__WHAT YOU ARE ASKED TO DO__
Your transcription must include every record word for word and no pictures.

__MATERIAL FOR THIS TASK__
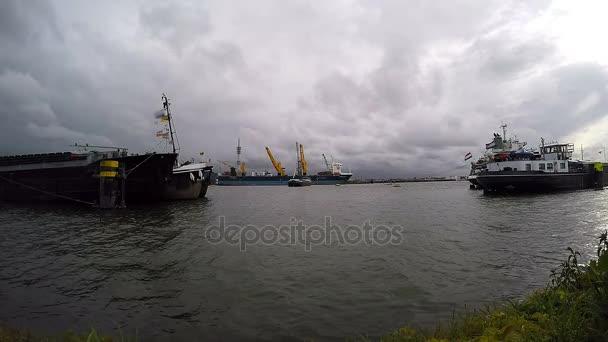 Hromadný dopravce nákladní loď s palubní jeřáby zatěžování v přístavu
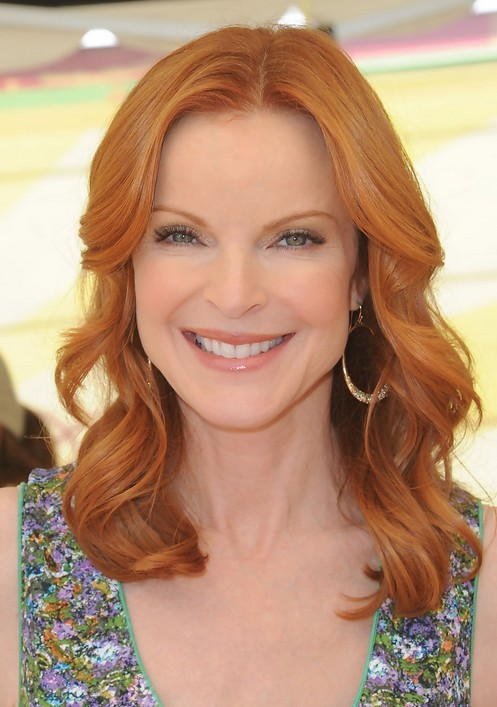 Marcia Cross Long Wavy Hairstyle with Bright Color for Women Over 50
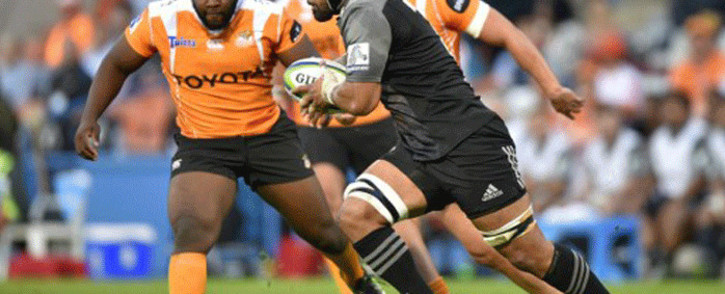 FILE: The Crusaders' Jordan Taufua runs with the ball past The Toyota Cheetahs' Ox Nche (L) during the SUPERXV rugby union match between The Cheetahs and The Crusaders at the Bloemfontein rugby stadium in Bloemfontein on 29 April 2017. Picture: AFP.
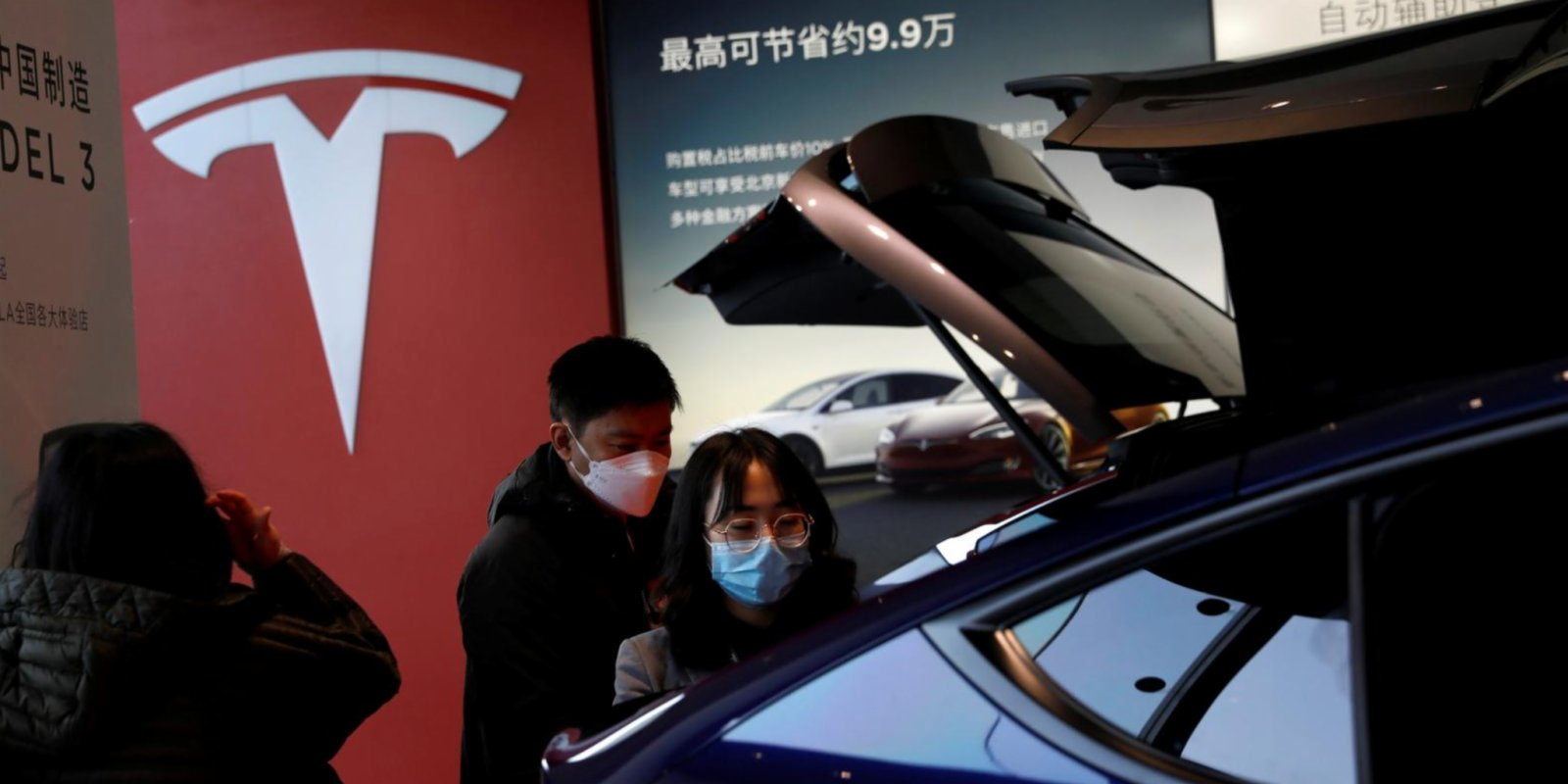 Tesla hunts for design chief to create cars for China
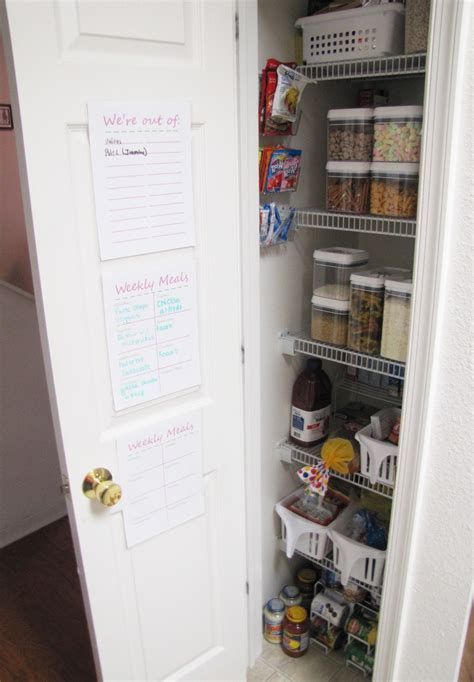 Smart Ways To Organize A Small Kitchen ? 10 Clever Tips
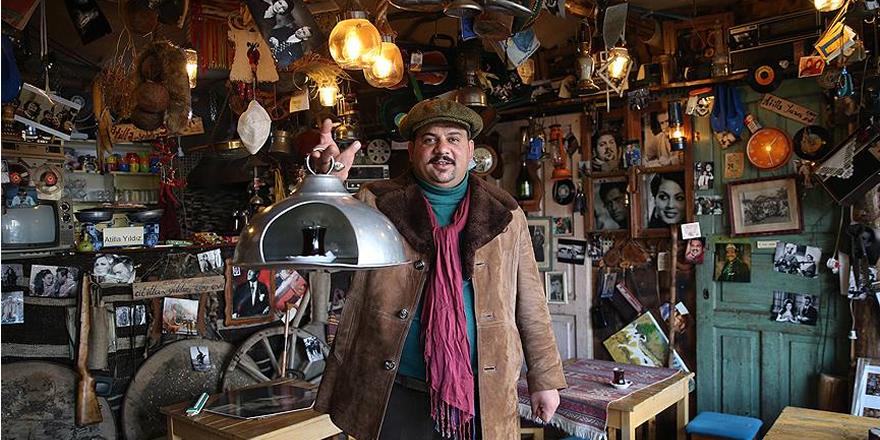 Nostaljik eşyaları 20 metrekarelik çay ocağında sergiliyor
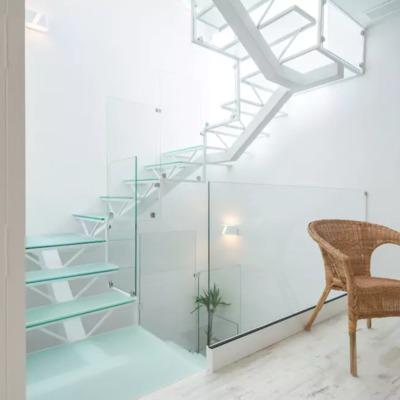Escalera desde habitación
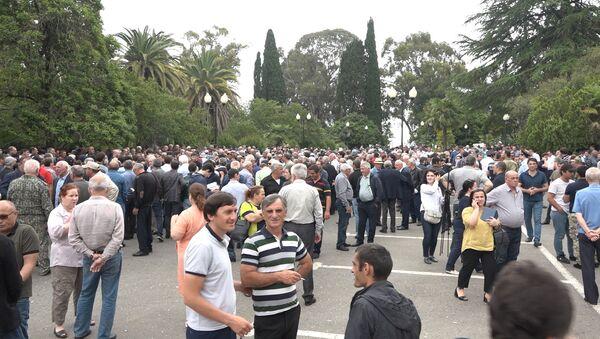 Абхазская оппозиция вышла в Сухуме на акцию протеста - Sputnik Абхазия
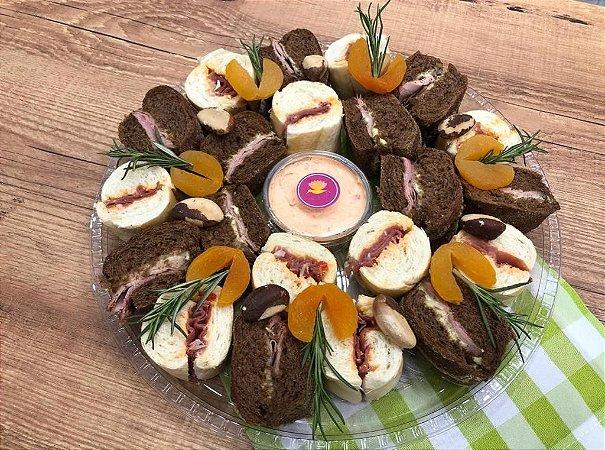 Tábua de Mini Sanduíche de Presunto Cru e Rosbife (Grande)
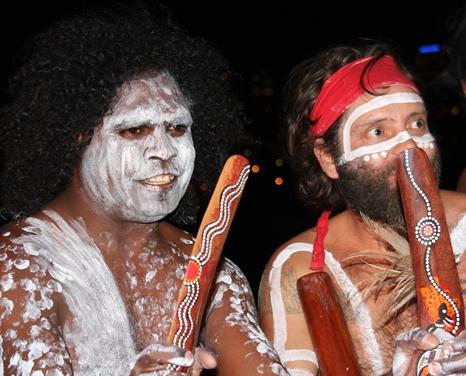 On recense aujourd'hui 150 entreprises touristiques indigènes, la grosse majorité se trouvant dans en Australie Occidentale et dans les Territoires du Nord.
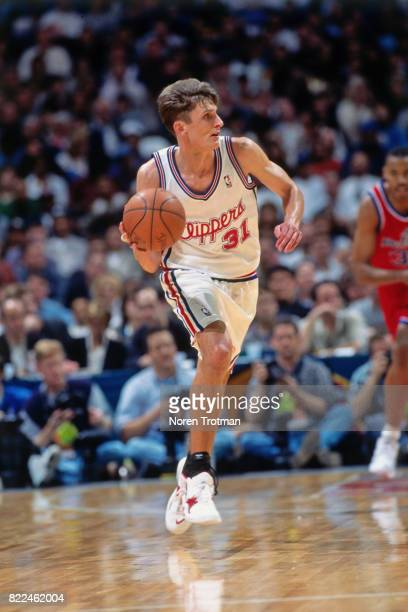 Brent Barry of the Los Angeles Clippers looks to pass during the 1996 Rookie Challenge played February 10 1996 at the Alamodome in San Antonio Texas...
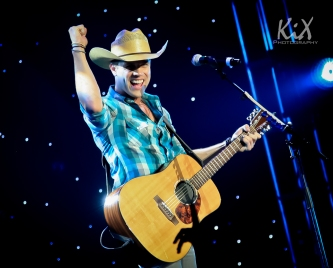 Dustin Lynch wraps up his show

__THE COMPLETED TASK__
 Hromadný dopravce nákladní loď s palubní jeřáby zatěžování v přístavu
 Marcia Cross Long Wavy Hairstyle with Bright Color for Women Over 50
 FILE: The Crusaders' Jordan Taufua runs with the ball past The Toyota Cheetahs' Ox Nche (L) during the SUPERXV rugby union match between The Cheetahs and The Crusaders at the Bloemfontein rugby stadium in Bloemfontein on 29 April 2017. Picture: AFP.
 Tesla hunts for design chief to create cars for China
 Smart Ways To Organize A Small Kitchen ? 10 Clever Tips
 Nostaljik eşyaları 20 metrekarelik çay ocağında sergiliyor
Escalera desde habitación
 Абхазская оппозиция вышла в Сухуме на акцию протеста - Sputnik Абхазия
 Tábua de Mini Sanduíche de Presunto Cru e Rosbife (Grande)
 On recense aujourd'hui 150 entreprises touristiques indigènes, la grosse majorité se trouvant dans en Australie Occidentale et dans les Territoires du Nord.
 Brent Barry of the Los Angeles Clippers looks to pass during the 1996 Rookie Challenge played February 10 1996 at the Alamodome in San Antonio Texas...
 Dustin Lynch wraps up his show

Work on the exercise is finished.